Thread: walsender "wakeup storm" on PG16, likely because of bc971f4025c (Optimize walsender wake up logic using condition variables)

Hi,

while working on some logical replication stuff, I noticed that on PG16
I often end up with a completely idle publisher (no user activity), that
however looks like this in top:

 ...  %CPU  COMMAND


 ...  17.9  postgres: walsender user test ::1(43064) START_REPLICATION


 ...  16.6  postgres: walsender user test ::1(43128) START_REPLICATION


 ...  15.0  postgres: walsender user test ::1(43202) START_REPLICATION


 ...   6.6  postgres: walsender user test ::1(43236) START_REPLICATION


 ...   5.3  postgres: walsender user test ::1(43086) START_REPLICATION


 ...   4.3  postgres: walsender user test ::1(43180) START_REPLICATION


 ...   3.7  postgres: walsender user test ::1(43052) START_REPLICATION


 ...   3.7  postgres: walsender user test ::1(43158) START_REPLICATION


 ...   3.0  postgres: walsender user test ::1(43108) START_REPLICATION


 ...   3.0  postgres: walsender user test ::1(43214) START_REPLICATION



That's an awful lot of CPU for a cluster doing essentially "nothing"
(there's no WAL to decode/replicate, etc.). It usually disappears after
a couple seconds, but sometimes it's a rather persistent state.

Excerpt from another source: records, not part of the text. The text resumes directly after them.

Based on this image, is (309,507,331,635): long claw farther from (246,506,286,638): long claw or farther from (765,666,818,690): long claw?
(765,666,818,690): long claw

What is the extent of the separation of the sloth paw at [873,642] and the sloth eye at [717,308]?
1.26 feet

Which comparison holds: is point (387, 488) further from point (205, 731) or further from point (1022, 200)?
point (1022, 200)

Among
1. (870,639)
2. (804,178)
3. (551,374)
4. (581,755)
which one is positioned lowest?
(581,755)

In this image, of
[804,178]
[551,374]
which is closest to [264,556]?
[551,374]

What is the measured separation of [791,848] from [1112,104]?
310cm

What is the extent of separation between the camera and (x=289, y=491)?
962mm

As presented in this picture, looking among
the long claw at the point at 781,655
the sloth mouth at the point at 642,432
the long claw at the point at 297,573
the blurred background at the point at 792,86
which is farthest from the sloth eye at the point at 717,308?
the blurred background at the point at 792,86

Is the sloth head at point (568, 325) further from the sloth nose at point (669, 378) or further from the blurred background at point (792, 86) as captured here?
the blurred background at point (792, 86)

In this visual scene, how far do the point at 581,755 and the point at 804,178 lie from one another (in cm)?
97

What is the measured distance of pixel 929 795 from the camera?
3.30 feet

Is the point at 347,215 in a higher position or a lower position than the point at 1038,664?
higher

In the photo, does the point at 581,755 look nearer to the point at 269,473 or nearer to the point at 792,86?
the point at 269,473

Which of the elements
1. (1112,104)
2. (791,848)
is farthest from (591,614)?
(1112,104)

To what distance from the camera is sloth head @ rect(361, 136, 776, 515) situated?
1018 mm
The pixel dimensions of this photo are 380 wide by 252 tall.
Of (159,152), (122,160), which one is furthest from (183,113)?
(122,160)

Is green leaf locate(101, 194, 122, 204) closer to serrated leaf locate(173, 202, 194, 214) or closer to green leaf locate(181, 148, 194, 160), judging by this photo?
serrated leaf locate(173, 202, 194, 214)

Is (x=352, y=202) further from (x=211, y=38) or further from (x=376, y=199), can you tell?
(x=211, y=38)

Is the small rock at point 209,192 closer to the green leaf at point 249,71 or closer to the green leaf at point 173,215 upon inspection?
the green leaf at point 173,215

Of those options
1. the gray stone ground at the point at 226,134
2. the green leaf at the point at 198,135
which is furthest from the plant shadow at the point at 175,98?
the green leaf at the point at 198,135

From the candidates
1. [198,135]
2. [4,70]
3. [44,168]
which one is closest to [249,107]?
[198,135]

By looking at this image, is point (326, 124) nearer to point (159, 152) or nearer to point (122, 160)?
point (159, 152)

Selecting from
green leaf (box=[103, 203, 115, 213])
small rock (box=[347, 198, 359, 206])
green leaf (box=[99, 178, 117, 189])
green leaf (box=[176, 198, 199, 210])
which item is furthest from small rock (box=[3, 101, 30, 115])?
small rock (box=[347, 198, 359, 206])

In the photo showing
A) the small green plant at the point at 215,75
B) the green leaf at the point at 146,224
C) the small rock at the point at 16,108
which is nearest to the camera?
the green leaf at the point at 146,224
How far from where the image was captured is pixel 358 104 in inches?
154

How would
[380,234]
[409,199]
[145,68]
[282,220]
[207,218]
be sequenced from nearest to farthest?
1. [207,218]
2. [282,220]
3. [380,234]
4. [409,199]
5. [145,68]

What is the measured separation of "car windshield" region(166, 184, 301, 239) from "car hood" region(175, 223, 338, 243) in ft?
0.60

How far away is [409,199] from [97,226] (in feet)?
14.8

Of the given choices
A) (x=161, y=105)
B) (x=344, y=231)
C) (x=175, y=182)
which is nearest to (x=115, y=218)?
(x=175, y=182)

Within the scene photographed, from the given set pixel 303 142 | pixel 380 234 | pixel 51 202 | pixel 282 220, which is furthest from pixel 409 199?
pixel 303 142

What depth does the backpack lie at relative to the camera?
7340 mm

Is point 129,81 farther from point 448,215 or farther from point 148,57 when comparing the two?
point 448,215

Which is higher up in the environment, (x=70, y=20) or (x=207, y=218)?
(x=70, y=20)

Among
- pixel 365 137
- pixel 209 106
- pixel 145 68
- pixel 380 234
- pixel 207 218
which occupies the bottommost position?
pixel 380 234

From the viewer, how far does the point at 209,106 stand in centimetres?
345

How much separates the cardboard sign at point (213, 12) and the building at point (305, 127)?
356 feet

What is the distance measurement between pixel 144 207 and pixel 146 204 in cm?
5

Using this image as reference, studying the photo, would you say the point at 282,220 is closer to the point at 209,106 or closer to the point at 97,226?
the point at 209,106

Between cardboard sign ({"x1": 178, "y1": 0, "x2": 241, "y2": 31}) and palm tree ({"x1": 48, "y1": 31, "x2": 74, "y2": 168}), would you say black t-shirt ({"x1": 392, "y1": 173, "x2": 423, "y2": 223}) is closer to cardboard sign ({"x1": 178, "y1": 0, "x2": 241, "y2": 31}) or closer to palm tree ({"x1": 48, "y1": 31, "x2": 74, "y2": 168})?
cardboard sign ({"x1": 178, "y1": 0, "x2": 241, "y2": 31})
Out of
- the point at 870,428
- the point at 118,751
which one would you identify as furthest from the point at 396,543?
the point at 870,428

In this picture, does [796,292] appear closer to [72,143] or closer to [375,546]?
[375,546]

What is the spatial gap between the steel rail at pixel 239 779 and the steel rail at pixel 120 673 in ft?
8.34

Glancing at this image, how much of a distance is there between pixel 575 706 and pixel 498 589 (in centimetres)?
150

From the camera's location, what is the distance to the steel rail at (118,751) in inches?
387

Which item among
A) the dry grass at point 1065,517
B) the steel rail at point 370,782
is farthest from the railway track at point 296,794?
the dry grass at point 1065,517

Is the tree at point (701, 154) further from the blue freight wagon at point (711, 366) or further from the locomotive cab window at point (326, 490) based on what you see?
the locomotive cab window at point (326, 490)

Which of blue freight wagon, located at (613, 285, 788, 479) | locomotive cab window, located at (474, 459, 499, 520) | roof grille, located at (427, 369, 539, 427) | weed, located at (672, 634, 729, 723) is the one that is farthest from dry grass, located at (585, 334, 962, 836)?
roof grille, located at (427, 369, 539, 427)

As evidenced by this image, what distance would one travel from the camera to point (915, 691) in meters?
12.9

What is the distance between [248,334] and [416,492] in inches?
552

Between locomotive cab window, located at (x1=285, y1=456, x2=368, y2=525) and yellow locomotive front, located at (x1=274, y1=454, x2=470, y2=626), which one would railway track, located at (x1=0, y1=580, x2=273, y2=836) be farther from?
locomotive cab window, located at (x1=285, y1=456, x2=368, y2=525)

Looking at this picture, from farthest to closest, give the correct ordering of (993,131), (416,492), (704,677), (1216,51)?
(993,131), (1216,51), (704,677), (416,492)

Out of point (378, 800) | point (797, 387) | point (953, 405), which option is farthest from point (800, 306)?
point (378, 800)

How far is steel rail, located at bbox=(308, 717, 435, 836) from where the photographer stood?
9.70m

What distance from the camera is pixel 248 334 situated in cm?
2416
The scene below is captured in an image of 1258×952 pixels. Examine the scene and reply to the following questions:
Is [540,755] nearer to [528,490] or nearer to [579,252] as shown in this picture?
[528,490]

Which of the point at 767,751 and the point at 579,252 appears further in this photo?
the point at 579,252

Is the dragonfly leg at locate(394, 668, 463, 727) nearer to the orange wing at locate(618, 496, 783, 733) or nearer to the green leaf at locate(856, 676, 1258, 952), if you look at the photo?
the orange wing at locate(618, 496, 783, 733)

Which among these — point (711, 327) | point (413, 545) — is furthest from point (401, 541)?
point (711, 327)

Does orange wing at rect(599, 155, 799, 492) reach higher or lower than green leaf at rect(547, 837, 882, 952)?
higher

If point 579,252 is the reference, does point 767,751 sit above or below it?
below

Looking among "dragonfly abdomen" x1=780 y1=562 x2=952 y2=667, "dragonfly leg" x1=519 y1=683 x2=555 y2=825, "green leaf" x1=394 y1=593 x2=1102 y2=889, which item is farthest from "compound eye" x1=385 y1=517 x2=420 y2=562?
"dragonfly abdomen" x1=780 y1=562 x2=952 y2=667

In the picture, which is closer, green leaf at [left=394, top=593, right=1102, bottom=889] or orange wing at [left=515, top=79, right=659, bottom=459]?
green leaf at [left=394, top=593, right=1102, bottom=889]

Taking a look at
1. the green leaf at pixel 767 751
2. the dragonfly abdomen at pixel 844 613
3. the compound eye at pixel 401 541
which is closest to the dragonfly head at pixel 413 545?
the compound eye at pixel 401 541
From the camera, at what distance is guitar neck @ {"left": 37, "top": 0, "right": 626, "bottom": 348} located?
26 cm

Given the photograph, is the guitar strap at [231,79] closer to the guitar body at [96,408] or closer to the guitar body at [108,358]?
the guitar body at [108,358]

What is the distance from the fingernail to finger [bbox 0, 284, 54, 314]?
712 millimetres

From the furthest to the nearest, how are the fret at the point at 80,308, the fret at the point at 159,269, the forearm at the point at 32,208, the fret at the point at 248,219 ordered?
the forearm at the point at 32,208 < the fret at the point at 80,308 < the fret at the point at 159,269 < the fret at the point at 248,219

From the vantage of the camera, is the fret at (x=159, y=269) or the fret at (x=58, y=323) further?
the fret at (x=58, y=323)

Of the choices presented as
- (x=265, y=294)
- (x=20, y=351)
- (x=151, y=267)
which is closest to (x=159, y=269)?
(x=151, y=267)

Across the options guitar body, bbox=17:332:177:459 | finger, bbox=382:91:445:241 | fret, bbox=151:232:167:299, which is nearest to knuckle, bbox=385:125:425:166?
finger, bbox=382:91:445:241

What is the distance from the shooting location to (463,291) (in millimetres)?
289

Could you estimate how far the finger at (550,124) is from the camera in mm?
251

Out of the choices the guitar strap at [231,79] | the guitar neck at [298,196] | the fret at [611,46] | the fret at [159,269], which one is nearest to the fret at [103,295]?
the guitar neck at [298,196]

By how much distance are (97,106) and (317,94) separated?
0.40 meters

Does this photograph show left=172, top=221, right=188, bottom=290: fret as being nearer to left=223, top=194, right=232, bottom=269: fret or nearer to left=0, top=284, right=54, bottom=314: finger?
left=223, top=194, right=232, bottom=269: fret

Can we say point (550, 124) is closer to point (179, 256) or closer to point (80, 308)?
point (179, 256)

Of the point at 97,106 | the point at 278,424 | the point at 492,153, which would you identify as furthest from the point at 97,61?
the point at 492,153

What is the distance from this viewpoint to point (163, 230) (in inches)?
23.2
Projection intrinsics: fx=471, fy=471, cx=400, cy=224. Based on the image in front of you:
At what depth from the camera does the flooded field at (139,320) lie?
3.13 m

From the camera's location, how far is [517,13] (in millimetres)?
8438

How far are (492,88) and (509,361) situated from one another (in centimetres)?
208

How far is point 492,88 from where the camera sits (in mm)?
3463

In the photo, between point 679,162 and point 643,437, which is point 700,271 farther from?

The profile from the walsender processes looks like this:

    --99.94%--XLogSendLogical
              |
              |--99.23%--XLogReadRecord
              |          XLogReadAhead
              |          XLogDecodeNextRecord
              |          ReadPageInternal
              |          logical_read_xlog_page
              |          |
              |          |--97.80%--WalSndWaitForWal
              |          |          |
              |          |          |--68.48%--WalSndWait

It seems to me the issue is in WalSndWait, which was reworked to use
ConditionVariableCancelSleep() in bc971f4025c. The walsenders end up
waking each other in a busy loop, until the timing changes just enough
to break the cycle.

I've been unable to reproduce this on PG15, and bc971f4025c seems like
the most significant change to WalSndWait, which is why I suspect it's
related to the issue.

Reproducing this is simple, create a publisher with multiple subscribers
(could even go to the same subscriber instance) and empty publications.
If you trigger a "noop" it's likely to cause this high memory usage:

---------------------------------------------------------------------
# init two clusters
pg_ctl -D data-publisher init
pg_ctl -D data-subscriber init

# change the parameters to allow 10 subscriptions
echo 'wal_level = logical' >> data-publisher/postgresql.conf
echo 'port = 5433' >> data-subscriber/postgresql.conf
echo 'max_worker_processes = 20' >> data-subscriber/postgresql.conf
echo 'max_logical_replication_workers = 20' >>
data-subscriber/postgresql.conf

# setup empty publication
createdb test
psql test -c "create publication p";

# setup 10 subscriptions
for i in `seq 1 10`; do
  createdb -p 5433 test$i
  psql -p 5433 test$i -c "create subscription s$i CONNECTION
'host=localhost port=5432 dbname=test' publication p";
done

# emit logical messages, which are almost noop, 5s apart
for i in `seq 1 10`; do
    psql test -c "select pg_logical_emit_message(false, 'x', 'x')";
    sleep 5;
done;
---------------------------------------------------------------------


regards

-- 
Tomas Vondra
EnterpriseDB: http://www.enterprisedb.com
The Enterprise PostgreSQL Company



Hi,

On 2023-08-11 15:31:43 +0200, Tomas Vondra wrote:
> That's an awful lot of CPU for a cluster doing essentially "nothing"
> (there's no WAL to decode/replicate, etc.). It usually disappears after
> a couple seconds, but sometimes it's a rather persistent state.

Ugh, that's not great.

> The profile from the walsender processes looks like this:
> 
>     --99.94%--XLogSendLogical
>               |
>               |--99.23%--XLogReadRecord
>               |          XLogReadAhead
>               |          XLogDecodeNextRecord
>               |          ReadPageInternal
>               |          logical_read_xlog_page
>               |          |
>               |          |--97.80%--WalSndWaitForWal
>               |          |          |
>               |          |          |--68.48%--WalSndWait
> 
> It seems to me the issue is in WalSndWait, which was reworked to use
> ConditionVariableCancelSleep() in bc971f4025c. The walsenders end up
> waking each other in a busy loop, until the timing changes just enough
> to break the cycle.

IMO ConditionVariableCancelSleep()'s behaviour of waking up additional
processes can nearly be considered a bug, at least when combined with
ConditionVariableBroadcast(). In that case the wakeup is never needed, and it
can cause situations like this, where condition variables basically
deteriorate to a busy loop.

I hit this with AIO as well. I've been "solving" it by adding a
ConditionVariableCancelSleepEx(), which has a only_broadcasts argument.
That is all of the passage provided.